*Parts of the exercise:*
1) Answer these questions from the list about a move from Colorado, one line each:
(a) What is the price of gas?
(b) What are the names of the two anchormen on the local news station?
(c) How much less did the new house cost than the old house in Colorado?
2) From the list about a move from Colorado, name every animal said to turn up on the same day.
3) Shorten the paragraph in the list about a move from Colorado that opens "The local Christian radio station," keeping its main facts.

A property is worth $1 million because of it’s barns.
You find a cricket on your pillow, a possum on your back porch, an armadillo as roadkill, and this spider in your kitchen. All in the same day.
Yikes!
The grocery stores sell Dallas Cowboys grocery bags.
I had to find someway to include a picture of the Baby… ;-)
The local Christian radio station has commercials for hair therapy, spa treatments, & weight loss supplements. They have sponsors like the Texas Department of Transportation, the whole City of Grapevine, & “Heaven’s Best Carpet Cleaning.”
Your hair won’t stay flat regardless of how much straightening or hairspray you use. And that’s on a “low humidity” day. Curly is the way to go here!
There’s at least 1 fried chicken restaurant per mile of highway.
There are 2 Anchormen on the local news station named Bud & Babe.
Houses don’t come with refrigerators. When people sell their houses they seriously pack up their fridge & take it with them. Seems irrational to me.
It’s also not typical to find a house with gutters. Which is weird because…
It seriously rains here. I mean, rains. Like, lots of water coming out of the sky. Lots. And, for more than 5 minutes at a time. It’s foreign to me.
Gas is $2.82/gallon.
Kids wear just their Halloween costumes Trick-or-Treating. Like, without the winter gear covering it all up. You can actually tell what the kid is trying to be for Halloween.
You can wear a tank top & flip flops in November. I can’t wait to see what happens when it “snows!” :-) November 1st!
And finally, a big reason we moved here: Your new house, which is a bit larger, more updated, & otherwise very similar, cost $85,000 less than your old house in Colorado.

*Data provided:*
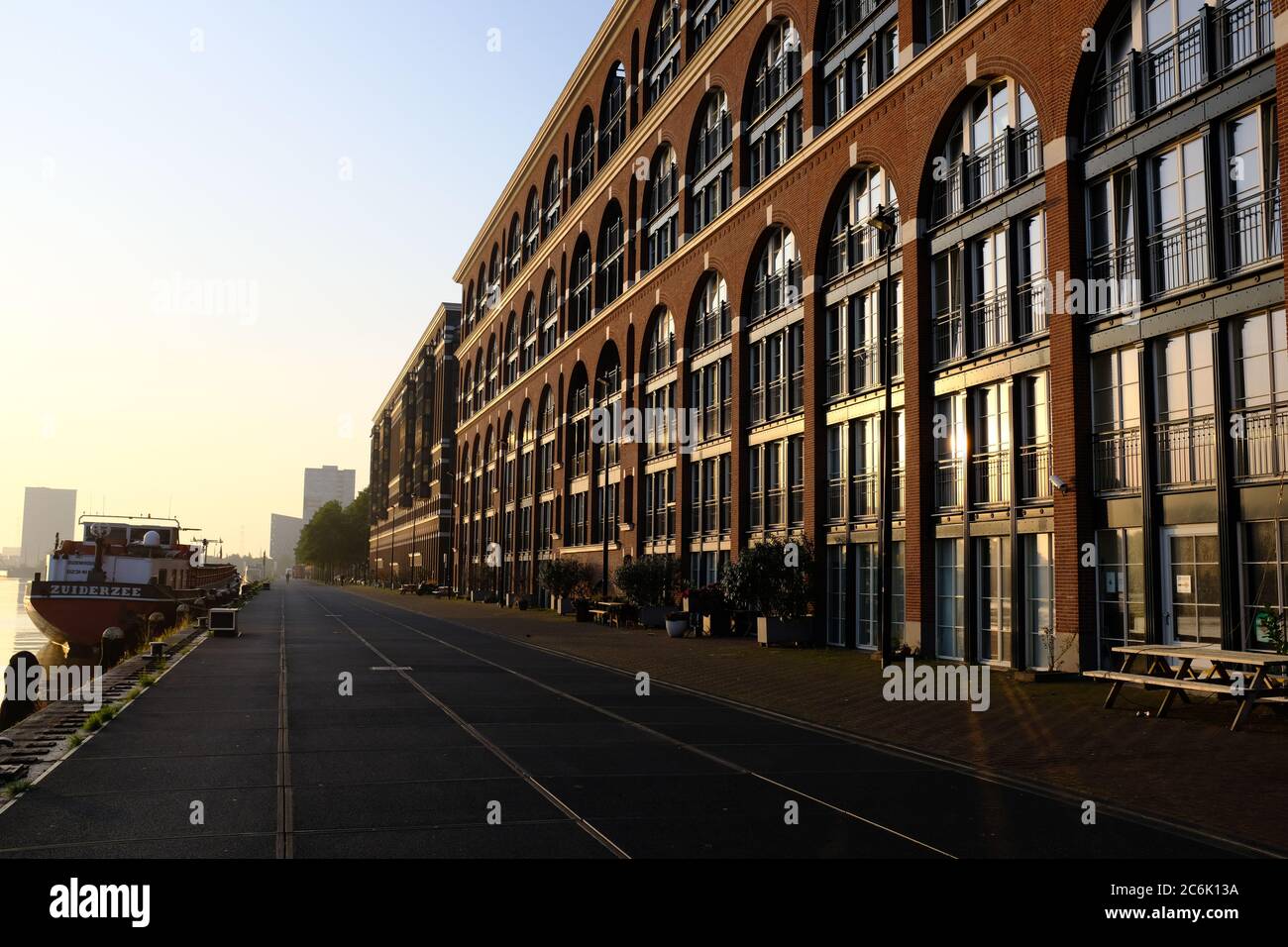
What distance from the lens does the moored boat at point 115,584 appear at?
38.2m

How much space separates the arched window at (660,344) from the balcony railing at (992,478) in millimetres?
20225

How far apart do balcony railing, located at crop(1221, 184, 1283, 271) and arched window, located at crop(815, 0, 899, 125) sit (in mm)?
11795

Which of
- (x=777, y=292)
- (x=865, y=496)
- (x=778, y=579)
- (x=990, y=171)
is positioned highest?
(x=990, y=171)

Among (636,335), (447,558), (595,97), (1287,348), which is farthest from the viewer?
(447,558)

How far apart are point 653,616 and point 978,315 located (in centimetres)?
1871

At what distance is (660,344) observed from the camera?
43.8 m

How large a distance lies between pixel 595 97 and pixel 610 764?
→ 47.8 m

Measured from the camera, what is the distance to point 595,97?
174ft

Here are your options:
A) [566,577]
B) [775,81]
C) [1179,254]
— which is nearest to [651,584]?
[566,577]

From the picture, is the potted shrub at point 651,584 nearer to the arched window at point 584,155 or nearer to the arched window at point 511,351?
the arched window at point 584,155

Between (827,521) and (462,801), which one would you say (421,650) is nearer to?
(827,521)

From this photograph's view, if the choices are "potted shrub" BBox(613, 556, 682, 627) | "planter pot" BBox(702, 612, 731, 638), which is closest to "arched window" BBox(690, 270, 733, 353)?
"potted shrub" BBox(613, 556, 682, 627)

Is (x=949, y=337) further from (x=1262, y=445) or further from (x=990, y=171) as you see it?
(x=1262, y=445)
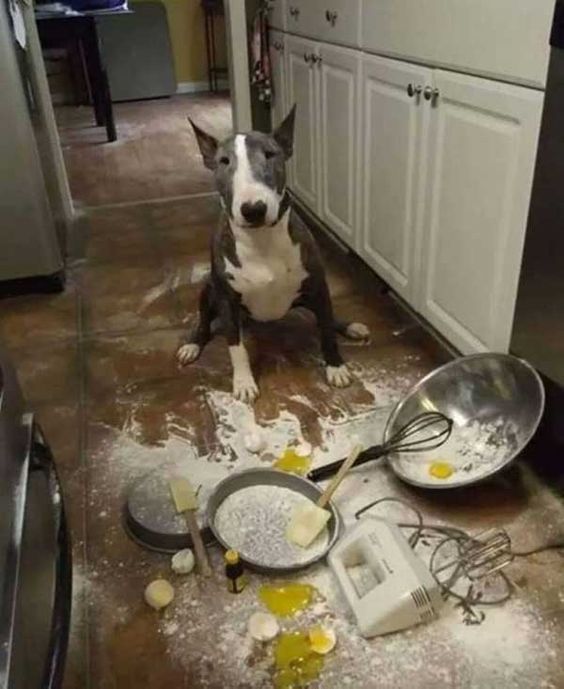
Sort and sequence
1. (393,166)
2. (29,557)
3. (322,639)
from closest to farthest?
(29,557), (322,639), (393,166)

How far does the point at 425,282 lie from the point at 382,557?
0.86 metres

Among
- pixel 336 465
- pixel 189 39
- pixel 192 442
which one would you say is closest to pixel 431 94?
pixel 336 465

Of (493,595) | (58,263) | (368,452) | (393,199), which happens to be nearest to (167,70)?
(58,263)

*Answers to the problems:*
1)
(a) $2.82/gallon
(b) Bud & Babe
(c) $85,000

2) cricket, possum, armadillo, spider

3) The local Christian radio station advertises hair therapy, spa treatments, and weight loss supplements. Its sponsors include the Texas Department of Transportation, the City of Grapevine, and "Heaven's Best Carpet Cleaning."